Sure. So we've done a dose escalation trial that was presented at ASCO this year, and in that dose escalation trial, we showed that with monotherapy, and dose escalation is always challenging because you're starting with a very low dose-
Yeah
going to presumably an optimal dose. With monotherapy use of our CD137, which is the AGEN2373, we've seen several responses in patients, which is very unusual.
Yeah.
And so now we're looking at not just combinations, but also combination protocols that stagger the use of these molecules, to optimize its performance. And so, very exciting program, and, much to talk about in the future as the results become available.
Got it. And I guess, is your thought to, like, combo this with, like, PD-1 or PD-1...? Again, what, what are you looking to kind of?
Yes, I mean, you know, you know, on one hand-
Yeah
We also have our MiNK subsidiary.
Sure.
We have our iNKT cells. These are-
Yeah
-native iNKT cells, unmodified, which have shown some phenomenal activity in the clinic so far, and we're expanding those trials as well, in combination with BOT-
Okay
... PD-1, in combination down the road with CD137 as well.
Got you. Okay.
And having, by the way, all of these things under one roof makes it very, very practical for us to do the kinds of combinations that are optimal for patient benefit. Whereas if you had to beg and borrow these reagents from others, it'd become difficult. So we're blessed in that regard.
That's fair. Maybe the last minute or two here, can you just walk us through kind of the rest of the year in terms of catalysts and some of your data updates for your programs? I know you have some things that you might be presenting at some medical meetings, but maybe just walk us through that so we know when it's coming.
Sure. So, as you know, at ESMO, we've been accepted for an oral presentation for our sarcoma trial. We didn't talk much about sarcoma, but that's a very cold tumor, a very challenging tumor, a very heterogeneous disease.
Yeah.
And we've seen some very, very, stark benefits, positive benefits in patients that have been treated with botensilimab balstilimab in that disease. And of course, we will be combining these treatment protocols with other things in our portfolio as well.
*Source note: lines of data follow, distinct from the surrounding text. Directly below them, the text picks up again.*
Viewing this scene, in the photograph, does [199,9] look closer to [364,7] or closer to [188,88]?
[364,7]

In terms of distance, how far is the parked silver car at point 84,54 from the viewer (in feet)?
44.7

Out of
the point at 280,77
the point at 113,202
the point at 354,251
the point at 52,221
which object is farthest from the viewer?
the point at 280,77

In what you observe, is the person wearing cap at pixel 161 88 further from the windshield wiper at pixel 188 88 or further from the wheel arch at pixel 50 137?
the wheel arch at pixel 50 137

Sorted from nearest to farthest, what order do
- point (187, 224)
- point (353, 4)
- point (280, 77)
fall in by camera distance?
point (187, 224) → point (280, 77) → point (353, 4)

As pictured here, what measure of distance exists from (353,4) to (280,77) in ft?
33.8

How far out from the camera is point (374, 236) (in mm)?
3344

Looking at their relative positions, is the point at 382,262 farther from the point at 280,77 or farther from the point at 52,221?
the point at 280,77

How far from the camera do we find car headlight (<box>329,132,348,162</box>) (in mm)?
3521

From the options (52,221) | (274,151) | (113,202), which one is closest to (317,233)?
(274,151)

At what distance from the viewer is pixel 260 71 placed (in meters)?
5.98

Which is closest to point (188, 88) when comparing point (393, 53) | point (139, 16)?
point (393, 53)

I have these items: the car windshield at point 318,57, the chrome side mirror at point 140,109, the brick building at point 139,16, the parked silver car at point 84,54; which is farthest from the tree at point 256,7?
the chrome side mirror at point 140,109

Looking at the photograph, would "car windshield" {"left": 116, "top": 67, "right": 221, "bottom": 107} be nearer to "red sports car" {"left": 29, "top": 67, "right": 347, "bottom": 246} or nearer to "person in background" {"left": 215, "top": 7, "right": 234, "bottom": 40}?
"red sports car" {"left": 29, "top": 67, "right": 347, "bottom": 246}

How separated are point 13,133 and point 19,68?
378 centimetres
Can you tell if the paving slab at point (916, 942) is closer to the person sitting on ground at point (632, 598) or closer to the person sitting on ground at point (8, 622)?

So, sarcoma will be presented at ESMO, coming up in late October, and we're likely to present either a basket of trial outcomes that have not yet been presented, they're not public yet, between now and the end of the year-
Okay
... either in a basket form of discussing multiple indications and the outcomes or specific forms that are coming up. So.
Got it. All right, great. Well, Garo, thanks so much for joining us. I think we'll leave it there.
Thank you very much, Derek, and thank you and the audience for being here.